En dépit de l'évidente urgence qu'il y a désormais à agir, le Gouvernement s'est contenté de faire recevoir les agents de la DGS par la directrice adjointe de cabinet du ministre, qui s'est cantonnée à indiquer que les quarante postes supplémentaires prévus pour l'année 2000 seront pourvus avant le 1er février 2001.
En ce qui concerne des enjeux de santé publique devenant chaque jour plus pressants, des risques sanitaires nouveaux jusqu'alors totalement inconnus illustrés par l'irruption de maladies émergentes aussi graves et inquiétantes que le Sida, l'ESB, les épidémies à Arbo virus, le Parlement ne peut rester dans le doute quant aux capacités de l'administration concernée d'y faire face dans les meilleures conditions.

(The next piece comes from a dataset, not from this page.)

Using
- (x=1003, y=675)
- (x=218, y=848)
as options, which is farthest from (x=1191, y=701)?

La réaction du Gouvernement n'étant manifestement pas à la hauteur de ces enjeux, il vous est proposé, Mesdames, Messieurs, de créer une commission d'enquête sur l'aptitude matérielle et humaine de la Direction générale de la santé à assurer ses missions de santé publique et de sécurité sanitaire, essentielles pour la Nation.

PROPOSITION DE RÉSOLUTION
Article unique

En application des articles 140 et suivants du Règlement de l'Assemblée nationale, il est créé une commission d'enquête parlementaire de trente membres sur l'aptitude matérielle et humaine de la Direction générale de la santé à assurer ses missions de santé publique et de sécurité sanitaire.
2841 - Proposition de résolution : commission d'enquête - missions de santé publique et de sécurité sanitaire (commission des affaires culturelles)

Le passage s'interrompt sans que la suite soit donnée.